Regardless of the impact on the US consumer...if we consume ~19 million barrels a day, oil at $30 vs. $60 means that the cost of energy in this country is $570 million less per day or $208 billion less per year. Obviously energy companies, employees, and investors feel the sting from that, but retailers, consumers, industrial companies, and others benefit...so it isn't all one sided. I view it as a tax cut to the US economy provided by US energy companies, OPEC, the investor class in the USA, and other energy producing nations.
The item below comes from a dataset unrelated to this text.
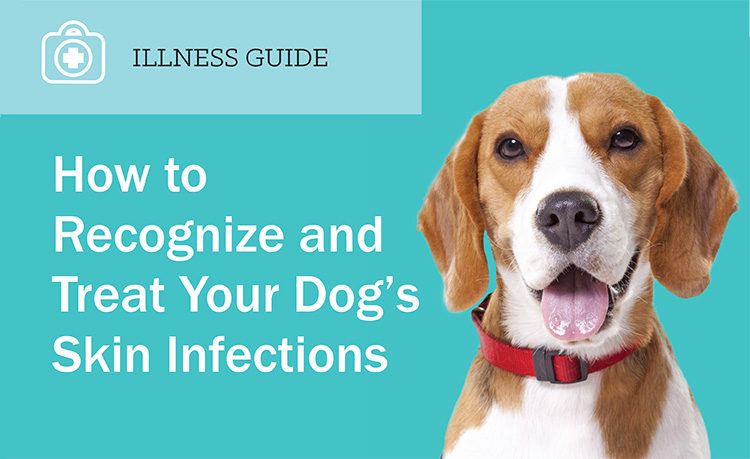 Male Dog Neutering  all you need to know  PetInformed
Yeah, but I'm not sure you can really look at it that way. If the oil companies are paying 30 vs 60 per barrel, that looks like a significant difference on paper, but if you break it down it becomes 1.43 a gallon vs .72 a gallon. From what I've read, the production cost of gasoline (of which there are roughly 30 gallons in a barrel of crude) is fairly constant at about .20 a gallon. The various taxes are fixed. So as you lower the price of crude, the pump price of gas doesn't decrease in a linear fashion - it can't, because your fixed costs from well to pump don't change.
 
I agree. All of manufacturing makes money as well as transportation of goods when oil drops in price. The way the stock market used to work was, when oil dropped, equities rose. Now it looks like Wall Street borrowed money to buy oil and they lost the bet.

Many big banks have a large exposure in lending to the oil companies worldwide...currently on their balance sheets.
Wonder when they will be tooting their whistles to take down down the economy because of their greed to loan so much to the oil industry.
Wall Street....owned by the banks...are naturally going to take everyone down with them.